==== PROVIDED INFORMATION

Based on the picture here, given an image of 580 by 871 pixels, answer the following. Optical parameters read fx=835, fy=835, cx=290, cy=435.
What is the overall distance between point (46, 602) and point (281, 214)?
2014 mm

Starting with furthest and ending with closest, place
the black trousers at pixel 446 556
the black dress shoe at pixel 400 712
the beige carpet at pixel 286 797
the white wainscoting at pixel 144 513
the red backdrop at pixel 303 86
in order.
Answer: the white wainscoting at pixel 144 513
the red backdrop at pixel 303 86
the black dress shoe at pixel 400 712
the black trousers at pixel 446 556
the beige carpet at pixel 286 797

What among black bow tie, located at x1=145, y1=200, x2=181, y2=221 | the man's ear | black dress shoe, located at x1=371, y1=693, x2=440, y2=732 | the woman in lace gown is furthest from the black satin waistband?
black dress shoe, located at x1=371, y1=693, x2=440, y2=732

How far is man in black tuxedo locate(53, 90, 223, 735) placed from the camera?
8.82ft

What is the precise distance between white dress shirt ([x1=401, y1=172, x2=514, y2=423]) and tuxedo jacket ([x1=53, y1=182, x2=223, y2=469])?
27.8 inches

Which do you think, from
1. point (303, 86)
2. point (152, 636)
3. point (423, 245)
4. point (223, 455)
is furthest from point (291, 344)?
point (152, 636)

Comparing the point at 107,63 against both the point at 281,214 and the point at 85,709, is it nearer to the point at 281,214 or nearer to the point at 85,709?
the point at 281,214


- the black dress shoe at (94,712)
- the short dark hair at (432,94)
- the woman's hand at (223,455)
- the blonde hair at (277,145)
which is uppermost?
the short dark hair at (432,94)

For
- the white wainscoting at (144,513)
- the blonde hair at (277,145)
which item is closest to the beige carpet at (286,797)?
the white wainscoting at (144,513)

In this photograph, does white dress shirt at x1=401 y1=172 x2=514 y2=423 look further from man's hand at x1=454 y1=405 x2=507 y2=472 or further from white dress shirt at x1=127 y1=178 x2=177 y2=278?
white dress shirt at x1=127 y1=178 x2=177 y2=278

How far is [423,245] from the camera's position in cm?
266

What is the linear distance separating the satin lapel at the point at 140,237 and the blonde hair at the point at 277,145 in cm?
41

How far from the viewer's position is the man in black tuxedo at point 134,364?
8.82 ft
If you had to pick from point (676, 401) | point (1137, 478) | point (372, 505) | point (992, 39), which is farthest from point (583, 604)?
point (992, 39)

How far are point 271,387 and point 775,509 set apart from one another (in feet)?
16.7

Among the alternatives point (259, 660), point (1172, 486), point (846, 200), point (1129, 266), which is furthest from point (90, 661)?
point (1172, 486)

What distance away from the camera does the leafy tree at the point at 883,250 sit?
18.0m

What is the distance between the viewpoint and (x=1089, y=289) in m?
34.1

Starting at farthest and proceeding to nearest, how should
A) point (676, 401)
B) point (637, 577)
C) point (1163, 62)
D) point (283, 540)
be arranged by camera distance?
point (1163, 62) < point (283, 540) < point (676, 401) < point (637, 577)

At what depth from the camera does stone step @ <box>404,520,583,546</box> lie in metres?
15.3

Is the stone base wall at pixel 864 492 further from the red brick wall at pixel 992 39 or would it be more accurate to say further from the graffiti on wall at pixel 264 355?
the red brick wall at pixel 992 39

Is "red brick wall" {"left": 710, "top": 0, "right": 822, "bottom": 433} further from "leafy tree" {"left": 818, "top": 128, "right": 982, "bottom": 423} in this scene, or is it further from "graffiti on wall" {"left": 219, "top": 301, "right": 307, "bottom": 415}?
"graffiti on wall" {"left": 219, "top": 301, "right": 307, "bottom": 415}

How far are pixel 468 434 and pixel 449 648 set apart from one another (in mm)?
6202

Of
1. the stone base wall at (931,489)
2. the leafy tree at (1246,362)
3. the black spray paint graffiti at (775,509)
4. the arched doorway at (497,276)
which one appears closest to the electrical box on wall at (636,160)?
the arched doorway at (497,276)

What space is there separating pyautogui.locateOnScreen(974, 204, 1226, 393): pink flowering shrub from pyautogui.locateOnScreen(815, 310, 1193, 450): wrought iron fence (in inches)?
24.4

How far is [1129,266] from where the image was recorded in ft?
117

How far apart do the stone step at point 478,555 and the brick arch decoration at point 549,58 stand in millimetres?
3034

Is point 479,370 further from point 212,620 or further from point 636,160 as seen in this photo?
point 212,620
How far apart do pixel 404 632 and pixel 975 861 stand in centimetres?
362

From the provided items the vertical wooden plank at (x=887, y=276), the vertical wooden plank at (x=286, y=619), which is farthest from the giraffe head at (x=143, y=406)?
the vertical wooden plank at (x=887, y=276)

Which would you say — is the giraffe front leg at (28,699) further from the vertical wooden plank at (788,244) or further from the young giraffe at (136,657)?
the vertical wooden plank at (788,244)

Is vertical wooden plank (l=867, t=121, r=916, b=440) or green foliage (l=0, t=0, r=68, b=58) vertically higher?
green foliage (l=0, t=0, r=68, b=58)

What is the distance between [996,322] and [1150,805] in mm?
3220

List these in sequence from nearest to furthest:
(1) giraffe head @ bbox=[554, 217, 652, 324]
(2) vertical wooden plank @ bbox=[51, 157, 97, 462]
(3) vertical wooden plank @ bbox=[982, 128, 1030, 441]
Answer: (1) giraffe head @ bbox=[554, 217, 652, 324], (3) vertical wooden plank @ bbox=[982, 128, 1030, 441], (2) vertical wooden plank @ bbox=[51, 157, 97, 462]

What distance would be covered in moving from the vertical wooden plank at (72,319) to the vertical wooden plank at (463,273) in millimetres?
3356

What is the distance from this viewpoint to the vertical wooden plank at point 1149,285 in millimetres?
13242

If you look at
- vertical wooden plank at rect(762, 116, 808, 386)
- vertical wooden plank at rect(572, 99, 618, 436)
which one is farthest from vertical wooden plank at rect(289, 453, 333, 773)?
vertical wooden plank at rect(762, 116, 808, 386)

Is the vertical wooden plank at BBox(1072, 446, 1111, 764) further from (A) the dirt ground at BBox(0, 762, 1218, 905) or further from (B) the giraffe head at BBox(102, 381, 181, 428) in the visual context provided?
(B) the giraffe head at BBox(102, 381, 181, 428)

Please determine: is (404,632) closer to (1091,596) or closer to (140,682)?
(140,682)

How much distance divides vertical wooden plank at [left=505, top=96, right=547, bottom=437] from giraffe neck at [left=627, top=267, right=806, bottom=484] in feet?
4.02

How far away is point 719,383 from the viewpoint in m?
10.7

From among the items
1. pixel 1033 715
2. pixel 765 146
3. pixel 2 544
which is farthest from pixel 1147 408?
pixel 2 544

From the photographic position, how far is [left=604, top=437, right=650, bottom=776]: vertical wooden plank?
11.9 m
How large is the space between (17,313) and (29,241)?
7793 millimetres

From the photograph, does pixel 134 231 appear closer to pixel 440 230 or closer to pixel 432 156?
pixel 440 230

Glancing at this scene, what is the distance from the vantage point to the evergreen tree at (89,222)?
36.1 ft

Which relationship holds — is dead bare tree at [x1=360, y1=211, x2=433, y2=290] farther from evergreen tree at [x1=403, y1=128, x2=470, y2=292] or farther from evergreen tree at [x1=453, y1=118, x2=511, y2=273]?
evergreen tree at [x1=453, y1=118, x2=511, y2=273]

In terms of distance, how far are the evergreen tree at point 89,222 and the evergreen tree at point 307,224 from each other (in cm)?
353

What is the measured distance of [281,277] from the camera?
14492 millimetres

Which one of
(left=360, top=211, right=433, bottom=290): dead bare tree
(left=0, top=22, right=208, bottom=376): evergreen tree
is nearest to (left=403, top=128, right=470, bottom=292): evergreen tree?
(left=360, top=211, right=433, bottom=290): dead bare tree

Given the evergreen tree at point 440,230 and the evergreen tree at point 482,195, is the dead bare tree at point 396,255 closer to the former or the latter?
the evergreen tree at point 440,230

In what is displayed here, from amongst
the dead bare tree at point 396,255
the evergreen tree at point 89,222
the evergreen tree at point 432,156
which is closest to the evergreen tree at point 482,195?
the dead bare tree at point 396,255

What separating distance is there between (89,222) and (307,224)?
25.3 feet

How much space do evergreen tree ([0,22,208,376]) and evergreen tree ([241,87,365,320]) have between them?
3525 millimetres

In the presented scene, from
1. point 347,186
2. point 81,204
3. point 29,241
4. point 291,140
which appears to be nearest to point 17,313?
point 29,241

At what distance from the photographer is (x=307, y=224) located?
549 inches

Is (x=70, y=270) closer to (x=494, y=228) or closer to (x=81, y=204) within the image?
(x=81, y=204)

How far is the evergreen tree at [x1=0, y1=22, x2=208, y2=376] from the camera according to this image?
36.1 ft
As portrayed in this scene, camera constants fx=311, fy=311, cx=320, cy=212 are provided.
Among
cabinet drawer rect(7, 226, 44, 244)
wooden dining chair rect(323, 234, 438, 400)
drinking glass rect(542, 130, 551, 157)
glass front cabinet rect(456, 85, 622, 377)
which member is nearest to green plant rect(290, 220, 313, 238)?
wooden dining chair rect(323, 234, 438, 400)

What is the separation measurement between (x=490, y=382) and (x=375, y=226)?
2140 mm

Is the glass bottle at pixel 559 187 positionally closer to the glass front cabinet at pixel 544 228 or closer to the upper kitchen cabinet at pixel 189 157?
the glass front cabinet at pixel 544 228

========

GIVEN PROBLEM — Rewrite the data starting at the line that contains "What is the separation" and ending at the end of the data, swapping "separation measurement" for "distance" and keeping everything else the same.

EXERCISE SOLUTION —
What is the distance between (x=490, y=382) and (x=375, y=226)?
2140 mm

Is the glass bottle at pixel 559 187 positionally closer to the glass front cabinet at pixel 544 228 or closer to the upper kitchen cabinet at pixel 189 157?
the glass front cabinet at pixel 544 228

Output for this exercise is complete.